We very much support the long-overdue measure on consumer credit; indeed, it was extraordinary that it fell at the last hurdle before the general election. The current law dates back to the 1970s, and since then there has been a revolution in the availability of credit and the range of credit products. In the last Parliament, I was a member of the Treasury Select Committee. It conducted an inquiry into the credit and store card industry, which highlighted the fact that industry practices such as misleading promotions need addressing. It is important that the market acts properly and in the consumer's interest, and in that regard this proposed legislation is long overdue.

We support proposals to reform company law. There should be a debate on reporting responsibilities in respect of environmental and social impacts, and on the case for the introduction of a duty of care on those impacts. We need to debate whether and how that could be done without imposing additional red tape on businesses.
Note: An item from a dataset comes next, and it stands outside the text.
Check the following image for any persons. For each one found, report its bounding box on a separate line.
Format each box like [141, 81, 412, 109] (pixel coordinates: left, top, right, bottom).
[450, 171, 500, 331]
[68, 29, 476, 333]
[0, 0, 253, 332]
Finally, I want to mention the case for fair trade. A lobby in Parliament yesterday argued the case for fair trade. Given that today's debate focuses on the role of the Department of Trade and Industry as well as that of the Department for Environment, Food and Rural Affairs, something should be said about that. We need to ensure that the Government and our representatives in the European Union do all that they can to press for a successful conclusion of the Doha round. In our view, we all have a moral duty to break down tariff barriers that prevent the developing world from trading fairly with us. Criticisms have been made of the United States, but in truth Europe is equally culpable. We have a moral duty to deliver fair trade and to do it quickly.